In short, we do not find that opposer is entitled to judgment as a matter of law on its claim that the application was void ab initio. Accordingly, opposer's summary judgment motion is denied. See Fed.R.Civ.P. 56(c).
Furthermore, we find that applicant is entitled to partial summary judgment in its favor on opposer's claim that application Serial No. 74/265,991 was void ab initio. That is, even though applicant has not filed a cross-motion for summary judgment on this issue, we grant partial summary judgment to applicant. See Tonka Corp. v. Tonka Tools, INc., 229 USPQ 857 (TTAB 1986); Crocker National Bank v. Canadian Imperial Bank of Commerce, 223 USPQ 909 (TTAB 1984).
*4 Applicant is allowed until thirty days from the date of this order to file and serve its answer to opposer's amended notice of opposition in Opposition No. 89,360. Furthermore, applicant is allowed until thirty days from the date of this order to file and serve its answers to the notices of opposition in Opposition Nos. 91,524 and 92,823. Although these three oppositions have been consolidated, the caption of each of the answers should bear only the proceeding number of its respective opposition. After applicant's answers to the three notices of opposition have been entered, the Board will issue a consolidated trial order setting discovery and testimony periods. [FN3]
R.F. Cissel
E.J. Seeherman
T.J. Quinn
Administrative Trademark Judges
Trademark Trial and Appeal Board
FN1. Opposer's June 14, 1994 motion for leave to file an amended notice of opposition is granted. FRCP 15(a). The amended notice of opposition includes the newly-added claim which is the subject of the present motion for summary judgment, as well as additional allegations going to opposer's Section 2(d) claim.

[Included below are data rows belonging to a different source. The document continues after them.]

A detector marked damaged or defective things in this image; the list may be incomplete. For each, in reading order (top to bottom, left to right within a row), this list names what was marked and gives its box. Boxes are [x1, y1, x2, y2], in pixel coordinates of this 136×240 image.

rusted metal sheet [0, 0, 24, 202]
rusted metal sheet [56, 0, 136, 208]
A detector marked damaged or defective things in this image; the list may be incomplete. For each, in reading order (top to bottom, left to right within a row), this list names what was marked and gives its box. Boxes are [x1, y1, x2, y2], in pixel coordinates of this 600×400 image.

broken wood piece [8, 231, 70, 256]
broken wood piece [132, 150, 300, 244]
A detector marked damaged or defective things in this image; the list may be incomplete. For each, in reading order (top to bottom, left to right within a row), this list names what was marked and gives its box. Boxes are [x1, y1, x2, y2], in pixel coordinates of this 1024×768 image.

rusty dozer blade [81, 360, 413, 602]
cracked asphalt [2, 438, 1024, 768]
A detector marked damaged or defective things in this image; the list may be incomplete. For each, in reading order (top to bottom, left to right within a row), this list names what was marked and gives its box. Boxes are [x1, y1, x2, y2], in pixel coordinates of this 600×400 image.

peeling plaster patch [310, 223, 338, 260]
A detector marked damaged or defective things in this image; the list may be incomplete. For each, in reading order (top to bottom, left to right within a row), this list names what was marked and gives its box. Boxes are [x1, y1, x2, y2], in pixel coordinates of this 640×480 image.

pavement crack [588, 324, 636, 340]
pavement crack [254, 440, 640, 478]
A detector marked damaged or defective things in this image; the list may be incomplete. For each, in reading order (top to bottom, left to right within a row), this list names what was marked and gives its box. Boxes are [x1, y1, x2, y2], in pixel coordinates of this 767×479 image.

FN2. Opposition Nos. 89,360, 91,524 and 92,823 were previously consolidated, upon opposer's consented motion. Proceedings in the consolidated cases have been suspended pending disposition of opposer's summary judgment motion in Opposition 89,360. Neither Opposition Nos. 91,524 and 92,823 nor opposer's separate Section 2(d) ground of opposition in Opposition No. 89,360 are involved in opposer's summary judgment motion.
FN3. This decision is interlocutory in nature. Appeal may be taken within two months after the entry of a final decision in the case. See Copelands' Enterprises Inc. v. CNV Inc., 887 USPQ 1065, 12 USPQ2d 1562 (Fed.Cir.1989).